Open Airs und Volksfeste stark nachgefragt – Interesse an Museen und Spaßbädern gestiegen
Die Festspiele Mecklenburg-Vorpommern zogen eine positive Halbzeitbilanz für den Festspielsommer 2019. Mit knapp 40.000 Besuchern liegt das Festival auf dem hohen Niveau der Vorjahre. 44 Vorstellungen waren komplett ausverkauft. „Wir freuen uns über die großartige Auslastung unserer Veranstaltungen“, resümiert Festspiel-Intendant Dr. Markus Fein die erste Hälfte der Sommersaison.
Die Schlossfestspiele Schwerin verzeichneten mit etwa 30.200 Besuchern einen deutlichen Besucheranstieg im Vergleich zum letzten Jahr. Zur romantischen Komödie „Cyrano de Bergerac“ im Schlossinnenhof kamen mehr als 8.400 Zuschauer. Die 20 Vorstellungen des Musicals „Anatevka“ auf dem Alten Garten wurden von knapp 21.800 Interessierten bestaunt. Im vergangenen Sommer lockten die Oper „Tosca“ und das Schauspiel „Dracula“ rund 24.000 Gäste.
Spaßbäder und Erlebnismuseen ziehen überwiegend positive Bilanzen. Im Wismarer Spaßbad Wonnemar schlug der Juli mit 45.000 Besuchern zu Buche: ein deutlich besseres Ergebnis als im Vorjahresmonat, in dem sich etwa 31.000 Gäste Abkühlung zwischen Wasserrutsche und Whirlpool verschafften. Das Deutsche Meeresmuseum meldet für seine vier Standorte insgesamt ein Besucherplus von neun Prozent für den Zeitraum Januar bis Ende Juli 2019 im Vergleich zum Vorjahr. Das Ozeaneum konnte am 31. Juli 2019 mit mehr als 8.100 Gästen einen neuen Tagesbesucherrekord vermelden. „In diesem Jahr haben wir schon viel Aufmerksamkeit und positives Gästefeedback mit unserem neuen Sonderthema ‚Kein Lärm Meer‘ erzielt. Das abwechslungsreiche Wetter kommt uns dabei zugute“, sagt Andreas Tanschus, Direktor des Deutschen Meeresmuseums.

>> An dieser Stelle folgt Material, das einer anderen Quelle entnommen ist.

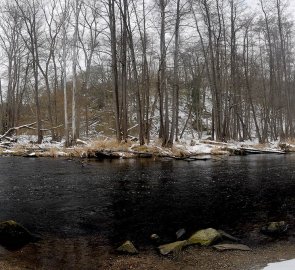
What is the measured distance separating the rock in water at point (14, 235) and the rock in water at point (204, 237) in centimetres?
296

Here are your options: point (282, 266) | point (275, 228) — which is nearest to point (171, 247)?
point (282, 266)

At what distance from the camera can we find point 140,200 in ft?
31.7

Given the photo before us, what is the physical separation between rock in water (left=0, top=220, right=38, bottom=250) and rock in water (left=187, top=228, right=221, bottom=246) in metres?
2.96

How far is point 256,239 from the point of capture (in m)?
6.80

Auch die Vorpommersche Landesbühne, die in der Sommersaison mit insgesamt 200 Theatervorstellungen, darunter 80 Freiluftaufführungen, aufwartet, zieht eine positive Sommerbilanz. „Wir rechnen damit, dass die Zuschauerzahlen am Saisonende wieder bei 35.000 bis 40.000 Besuchern liegen werden und damit auf Vorjahresniveau. Großen Anklang finden nach wie vor die ´Vineta-Festspiele´ auf der Insel Usedom. Zudem erwarten wir einen Publikumsrekord für das Stück ‚Die Wikinger kommen‘ im Barther Theater Garten.“
Im Rostocker Zoo zeigt man sich ebenfalls zufrieden: „Insbesondere das neue Polarium mit Eisbären und Pinguinen, der neu aufgebaute KNAX-Kletterspielplatz sowie der Nachwuchs bei den Orang-Utans im Darwineum werden bei den Besuchern stark nachgefragt. Die Aktivitäten im Jubiläumsjahr, in dem wir die 120 Jahre Rostocker Zoo mit unseren Partnern gebührend feiern, sowie die erneute Anerkennung zum besten Zoo Europas in der Kategorie II wirken sich positiv auf die derzeitige Entwicklung aus“, sagte Sprecher René Gottschalk. Auch der Schweriner Zoo kann das Jahr 2019 bislang als ein erfolgreiches verbuchen. Dazu Zoodirektor Dr. Tim Schikora: „Mit einem Anstieg der Besucherzahlen um mehr als 13 Prozent gegenüber dem Vorjahreszeitraum steuert der Zoo Schwerin auf ein Rekordergebnis zu. Das ist im Wesentlichen auf die kontinuierliche Weiterentwicklung und Steigerung des Besuchererlebnisses zurückzuführen, was uns insbesondere dank der konsequenten Unterstützung des Wirtschaftsministeriums und der EU ermöglicht wird.“
Abschließend äußerte sich Wolfgang Waldmüller zu den tourismuspolitischen Rahmenbedingungen im Land: „Wir sind froh, dass die Landestourismuskonzeption mit dem Umsetzungsmanagement im Wirtschaftsministerium und der ressortübergreifenden Steuerungsgruppe in die Praxis kommt. Die drängenden Fragen der Finanzierung des Tourismus, der Verbesserung der Infrastruktur, der Gestaltung von Kurtaxe und Tourismusabgabe, der Mobilität und der Nachhaltigkeit müssen vereint und mit aller Kraft angegangen werden. Mecklenburg-Vorpommern sollte sich landespolitisch das qualitative Ziel geben, eine der innovativsten Tourismusregionen Deutschlands zu werden.“ Mit dem Deutschen Tourismustag am 20. und 21. November 2019 in Rostock und dem Germany Travel Mart vom 10. bis 12. Mai 2020 seien die nächsten Wegmarken gesetzt.